Talking about the downside is one thing, but Deraison, whose feet are planted firmly on the ground, also looked to the future and one of the latest buzz word technologies, artificial intelligence (AI), was part of the discussion.

“You can use AI in many ways in cybersecurity. But first, you have to do conventional work and foundational work to maintain good cyber hygiene. Just make sure the system is up to date. Making sure when the vendor issues a critical security patch it is deployed. That is still very far behind. Before you talk about AI; we really believe AI can become a distraction. The industry has been looking for a silver bullet for a long time. If you maintain a system, if you know what your systems are, if you make sure they are up to date, you can take care of 95 percent of the issues. Once you do that, then AI can become interesting. There are multiple uses of AI. Some companies use AI as a way to interpret behavior. If you detect a change in behavior, you can see if the system is connecting to some host in China for the first time and that is weird. Some others use AI for automation. AI doesn’t take any initiative. AI is all about known situations and the next time it sees something, it can help find an attack. Still a lot of research that needs to go into AI.”

Solid Software Security
While AI may be a ways off to be an effective security tool, software vendors today are starting to become more solid.

○ ○ ○ ○ ○

Using the information |
1 – According to the cybersecurity excerpt, what share of the issues can be taken care of by knowing your systems and keeping them up to date?
2 – Please print the cybersecurity excerpt, starting with "Talking about the" and going on through "of the discussion.".
Answer from the cybersecurity excerpt alone.

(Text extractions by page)

○ ○ ○ ○ ○

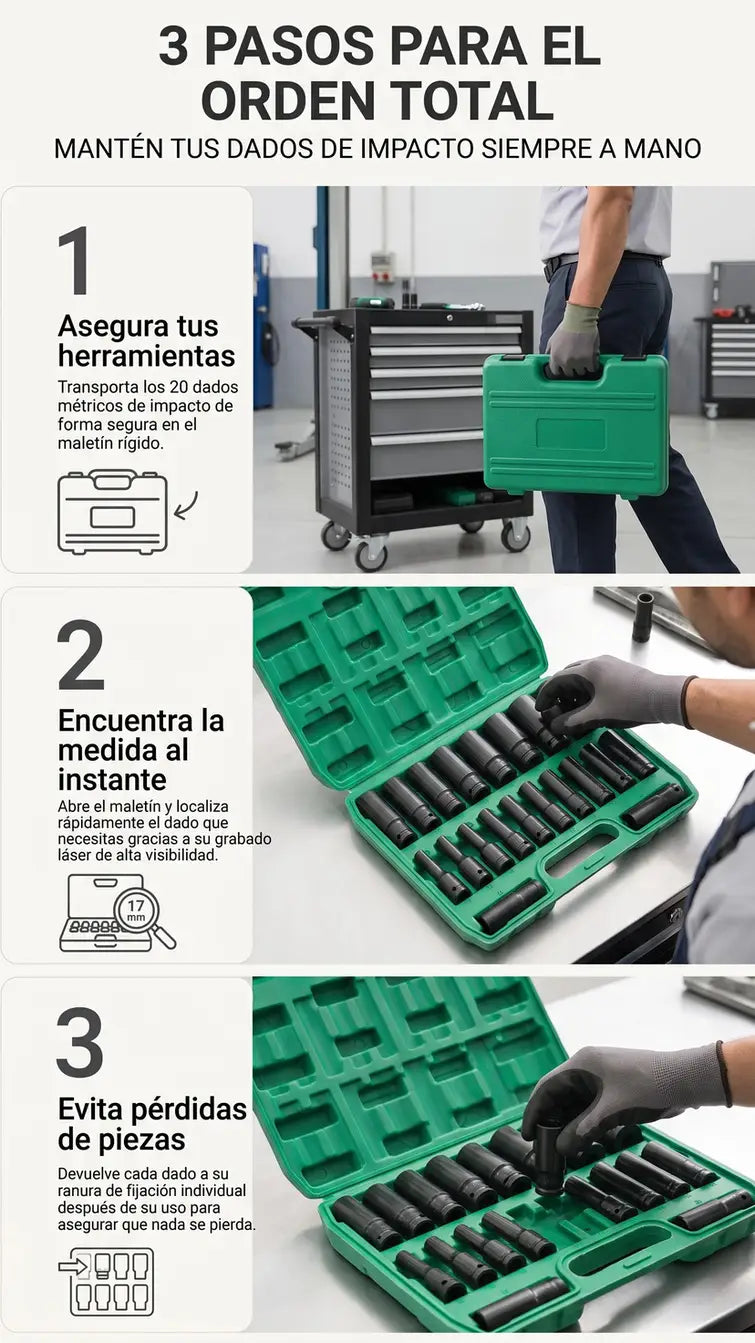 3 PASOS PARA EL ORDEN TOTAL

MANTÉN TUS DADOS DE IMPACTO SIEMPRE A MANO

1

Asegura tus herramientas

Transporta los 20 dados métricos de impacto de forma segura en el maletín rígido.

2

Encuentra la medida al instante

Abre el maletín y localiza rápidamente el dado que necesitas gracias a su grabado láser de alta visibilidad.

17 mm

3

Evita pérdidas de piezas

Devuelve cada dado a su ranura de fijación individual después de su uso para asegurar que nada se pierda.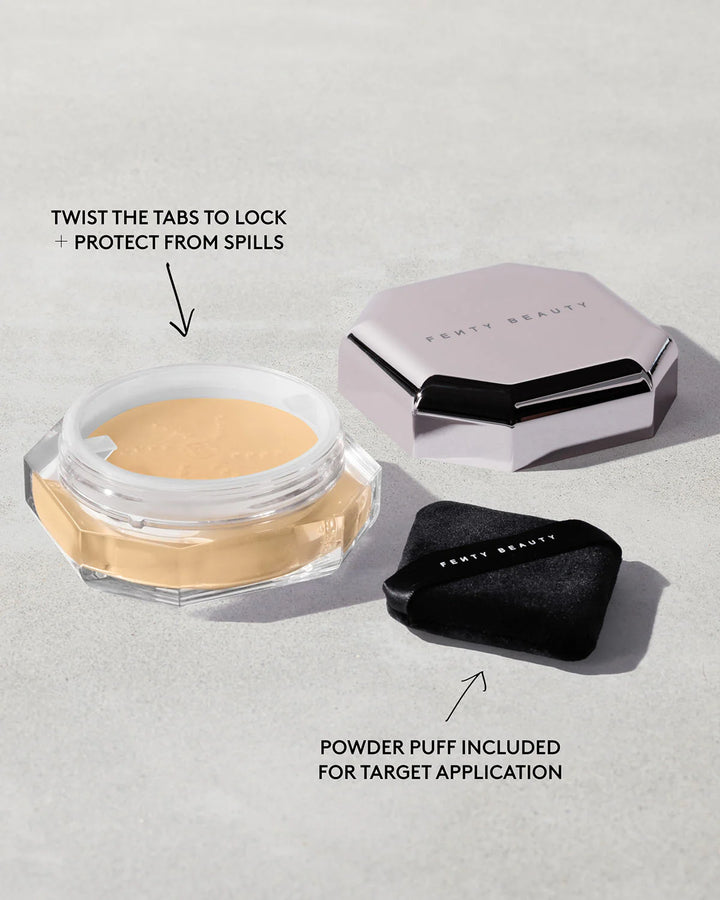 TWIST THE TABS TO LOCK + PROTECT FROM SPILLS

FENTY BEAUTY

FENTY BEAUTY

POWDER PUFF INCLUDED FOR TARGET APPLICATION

○ ○ ○ ○ ○

Answers for the exercise |
1 – 95 percent

2 –
Talking about the downside is one thing, but Deraison, whose feet are planted firmly on the ground, also looked to the future and one of the latest buzz word technologies, artificial intelligence (AI), was part of the discussion.